Table Topics were petrifying. A practice adopted from East Ridge, a commune in New York, where many of the staff members were born and raised. One at a time we were asked to stand at the front of the “table,” which was shaped like a horseshoe. While standing at the table, we were to remain silent and keep our hands behind our backs. The staff, and submissive students, would take turns verbally assaulting the students’ character, with the purpose of breaking us down to absolutely nothing, so they could “reprogram” our thinking. They would scream, throw things, flip chairs and tables, use vulgar names and profanity, and only feel successful when one could no longer handle anymore and broke down to tears or physical rage. About 10 students would endure a Table Topic of their own every lunch and dinner. Sometimes multiple Table Topics in one day.
It was not abnormal to see students physically restrained, punched, shoved, locked in isolation rooms, slammed against walls and floors, or chased down and tackled.

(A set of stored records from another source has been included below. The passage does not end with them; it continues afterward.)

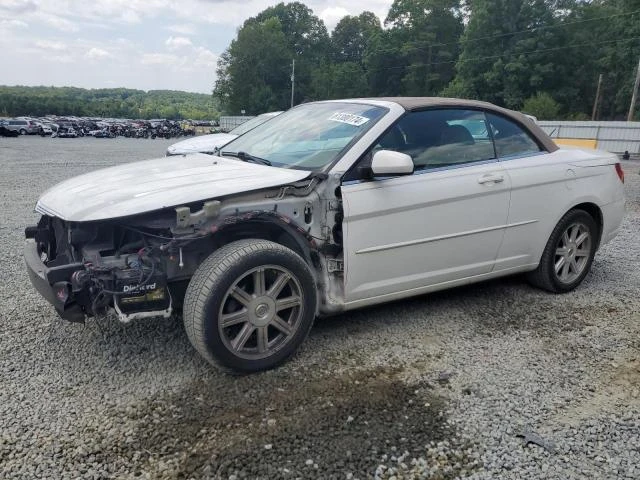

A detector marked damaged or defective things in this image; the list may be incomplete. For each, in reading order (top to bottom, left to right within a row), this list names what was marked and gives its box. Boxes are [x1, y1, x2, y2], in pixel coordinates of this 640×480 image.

damaged white convertible [23, 98, 624, 372]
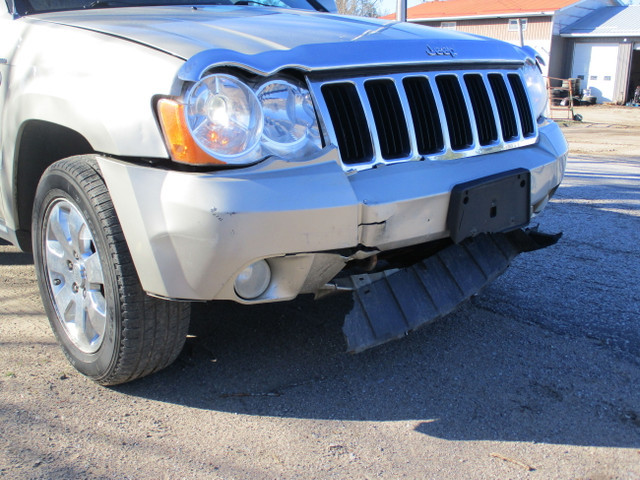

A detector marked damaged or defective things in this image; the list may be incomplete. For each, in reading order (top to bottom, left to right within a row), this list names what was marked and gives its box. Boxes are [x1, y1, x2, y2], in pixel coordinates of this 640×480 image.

cracked bumper cover [95, 120, 564, 302]
detached bumper piece [342, 229, 556, 352]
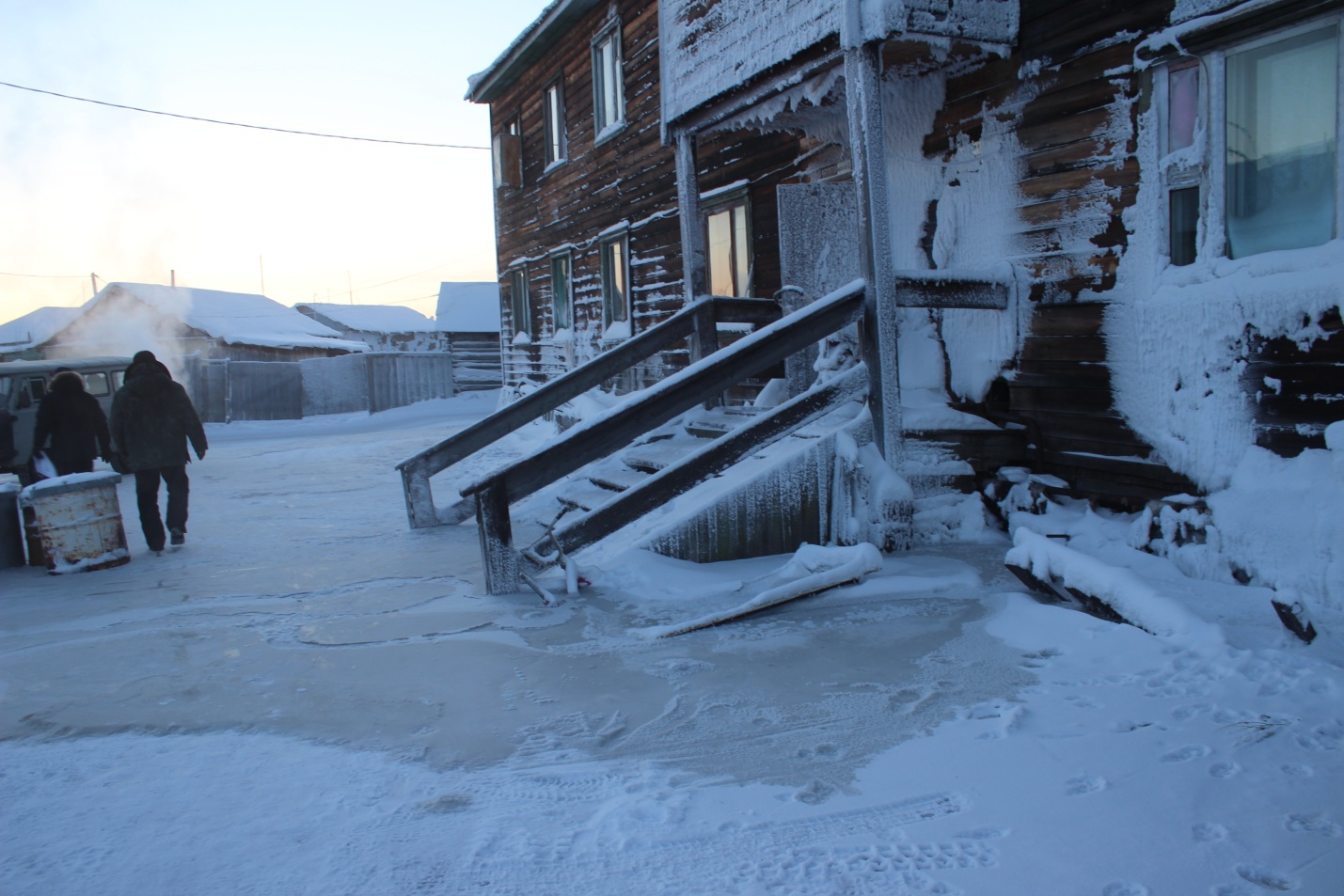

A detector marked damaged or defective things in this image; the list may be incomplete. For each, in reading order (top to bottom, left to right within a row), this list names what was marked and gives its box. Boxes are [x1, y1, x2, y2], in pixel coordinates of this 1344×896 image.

old rusty barrel [0, 481, 24, 568]
old rusty barrel [20, 468, 131, 572]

After my first year of physical and emotional abuse, and daily fear for my well-being, I came to realize the only way I was going to survive that school was to comply and become what they wanted me to be. I brought my grades up, took on responsibilities, started telling on fellow students that were breaking rules to get them in trouble, and make the staff happy. I continued to lie to my parents and even gave unsupervised tours to parents who were considering sending their child to our prison. If I gave a good tour and convinced the parents to send their child, I was rewarded. I upheld the rules and held other students accountable. I had become the staff I hated with my whole heart.

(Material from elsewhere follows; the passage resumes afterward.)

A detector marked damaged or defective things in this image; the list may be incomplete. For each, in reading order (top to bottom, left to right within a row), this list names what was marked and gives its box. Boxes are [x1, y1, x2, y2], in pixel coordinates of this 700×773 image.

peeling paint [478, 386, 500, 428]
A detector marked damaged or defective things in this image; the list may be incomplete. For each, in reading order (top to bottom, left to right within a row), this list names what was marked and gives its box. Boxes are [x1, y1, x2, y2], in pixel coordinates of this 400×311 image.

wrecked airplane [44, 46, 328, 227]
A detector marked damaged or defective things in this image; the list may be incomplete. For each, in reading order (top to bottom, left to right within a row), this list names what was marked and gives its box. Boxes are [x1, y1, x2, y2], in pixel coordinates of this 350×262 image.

It worked. They broke me and made me what they wanted. On home visits, I would not run away, nor even consider it. I would cry and tell my parents it was because I missed them so much when inside I was screaming and dying to tell them what was happening to me. I would not listen to “negative” music or television, as I had been trained. I would not call or reach out to old friends because I was taught they were bad influences and part of my old “bad behavior.” I had become a perfect specimen of their tiny secret abusive cult in the Catskill Mountains. I was ready to graduate and get dumped back out into the real world, expected to be able to function in society.

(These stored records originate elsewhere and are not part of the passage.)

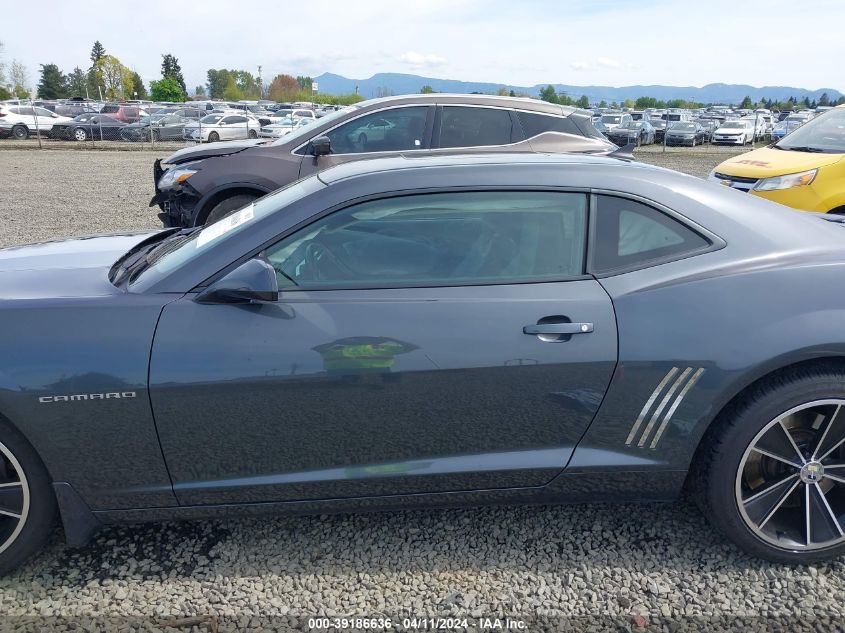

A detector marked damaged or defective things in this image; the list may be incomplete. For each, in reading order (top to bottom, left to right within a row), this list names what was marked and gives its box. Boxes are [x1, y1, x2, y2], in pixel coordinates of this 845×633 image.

black damaged suv [150, 91, 612, 225]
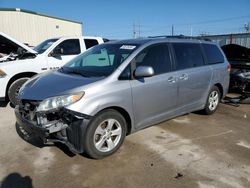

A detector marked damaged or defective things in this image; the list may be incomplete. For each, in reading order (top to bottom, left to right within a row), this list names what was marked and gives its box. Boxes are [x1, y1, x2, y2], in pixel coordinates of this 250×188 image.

dented hood [0, 31, 36, 54]
dented hood [18, 70, 102, 101]
broken headlight housing [36, 92, 84, 112]
damaged front bumper [14, 103, 92, 153]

Since my “graduation” in 2003, I have been plagued with Complex Post Traumatic Stress Disorder. I have been in violent and abusive relationships. Drugs and alcohol became the only thing that could make me feel better. I associated all 12-step programs with the school and wanted nothing to do with them. It took years to tell my parents what really happened at the school because I did not want to break their hearts and have them carry the guilt I had been carrying for so long. We are dying. There are over 120 of our classmates that are dead. A majority are gone from a drug overdose or suicide.
The Family Foundation School has since been shut down and featured on the front page of the New York Times on September 2, 2018, exposing some aspects of the school but hardly scratching the surface. There are still more schools out there and children enduring the pain we did. These schools are still preying on parents that are desperate to do anything to save their child’s life. This has to stop. We need to be heard. I am not voiceless anymore. It has been 19 years and not a day goes by that I do not think of that school. The fear, isolation, neglect, and humiliation are alive and well in the existing schools. Why are they still operating?
The school no longer defines me. I have grown out of my fears and worked through traumas with medications and counseling. I am clean and sober today. My family and I share the love we once had before the nightmare. I have remained friends with my fellow survivors who I sincerely consider family. I am alive more than ever. This is my story.”